### Instruction
Format the items below as a JSON list of strings, one string per line. Skip blank lines and leave the pictures out.

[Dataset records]
━━━━━━━━━━━━━━━━
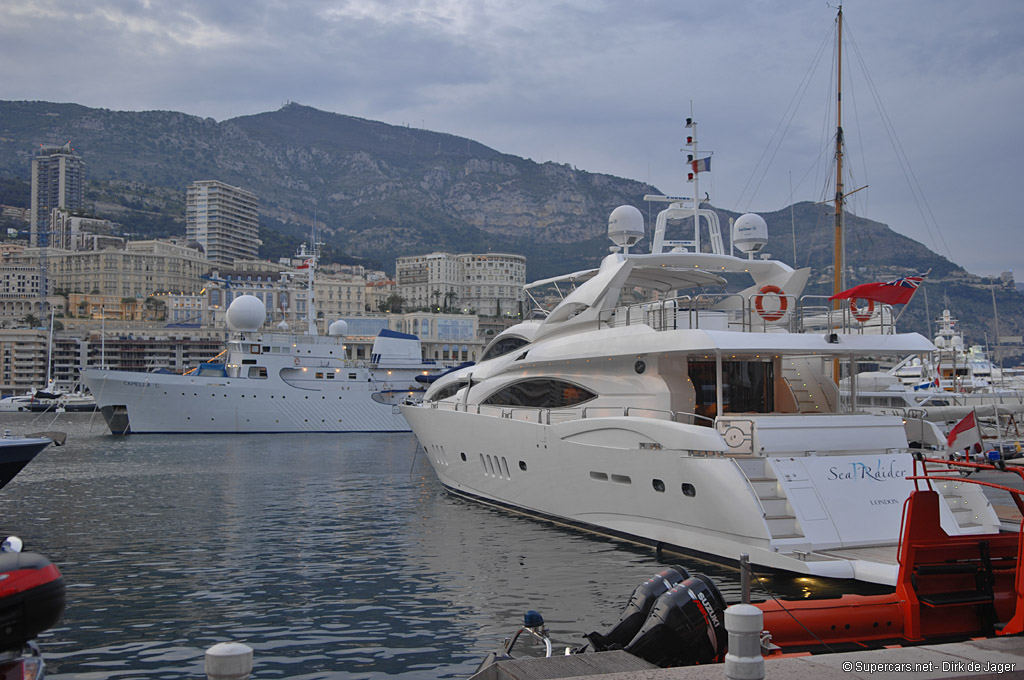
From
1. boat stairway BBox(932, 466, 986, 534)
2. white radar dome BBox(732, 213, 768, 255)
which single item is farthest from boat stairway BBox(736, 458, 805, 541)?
white radar dome BBox(732, 213, 768, 255)

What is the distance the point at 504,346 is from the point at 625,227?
424cm

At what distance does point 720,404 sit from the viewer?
11242 mm

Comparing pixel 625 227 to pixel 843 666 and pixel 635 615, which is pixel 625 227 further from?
pixel 843 666

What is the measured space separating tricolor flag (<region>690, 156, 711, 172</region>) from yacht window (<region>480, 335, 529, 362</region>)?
5452 millimetres

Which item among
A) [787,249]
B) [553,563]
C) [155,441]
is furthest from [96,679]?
[787,249]

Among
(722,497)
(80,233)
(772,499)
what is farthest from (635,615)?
(80,233)

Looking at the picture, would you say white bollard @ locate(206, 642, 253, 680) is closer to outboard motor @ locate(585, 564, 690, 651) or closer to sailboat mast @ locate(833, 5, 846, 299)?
outboard motor @ locate(585, 564, 690, 651)

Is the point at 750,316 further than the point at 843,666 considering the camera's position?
Yes

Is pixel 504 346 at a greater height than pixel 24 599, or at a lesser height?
greater

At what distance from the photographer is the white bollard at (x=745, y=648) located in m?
4.11

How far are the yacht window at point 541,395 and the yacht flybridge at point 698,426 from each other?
36 millimetres

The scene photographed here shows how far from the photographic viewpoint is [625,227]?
53.6 ft

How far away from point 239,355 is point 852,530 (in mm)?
43033

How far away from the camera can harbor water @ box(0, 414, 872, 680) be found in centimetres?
796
━━━━━━━━━━━━━━━━
### Reply
[
  "From",
  "1. boat stairway BBox(932, 466, 986, 534)",
  "2. white radar dome BBox(732, 213, 768, 255)",
  "which single item is farthest from boat stairway BBox(736, 458, 805, 541)?",
  "white radar dome BBox(732, 213, 768, 255)",
  "What is the distance the point at 504,346 is from the point at 625,227?",
  "424cm",
  "At what distance does point 720,404 sit from the viewer?",
  "11242 mm",
  "Comparing pixel 625 227 to pixel 843 666 and pixel 635 615, which is pixel 625 227 further from?",
  "pixel 843 666",
  "What is the measured space separating tricolor flag (<region>690, 156, 711, 172</region>) from yacht window (<region>480, 335, 529, 362</region>)?",
  "5452 millimetres",
  "Which item among",
  "A) [787,249]",
  "B) [553,563]",
  "C) [155,441]",
  "is furthest from [96,679]?",
  "[787,249]",
  "Among",
  "(722,497)",
  "(80,233)",
  "(772,499)",
  "what is farthest from (635,615)?",
  "(80,233)",
  "Looking at the picture, would you say white bollard @ locate(206, 642, 253, 680) is closer to outboard motor @ locate(585, 564, 690, 651) or closer to sailboat mast @ locate(833, 5, 846, 299)?",
  "outboard motor @ locate(585, 564, 690, 651)",
  "Is the point at 750,316 further than the point at 843,666 considering the camera's position?",
  "Yes",
  "Is pixel 504 346 at a greater height than pixel 24 599, or at a lesser height?",
  "greater",
  "At what distance from the photographer is the white bollard at (x=745, y=648) located in m?",
  "4.11",
  "How far are the yacht window at point 541,395 and the yacht flybridge at point 698,426 from each other?",
  "36 millimetres",
  "The scene photographed here shows how far from the photographic viewpoint is [625,227]?",
  "53.6 ft",
  "How far away from point 239,355 is point 852,530 (in mm)?",
  "43033",
  "How far away from the camera can harbor water @ box(0, 414, 872, 680) be found in centimetres?",
  "796"
]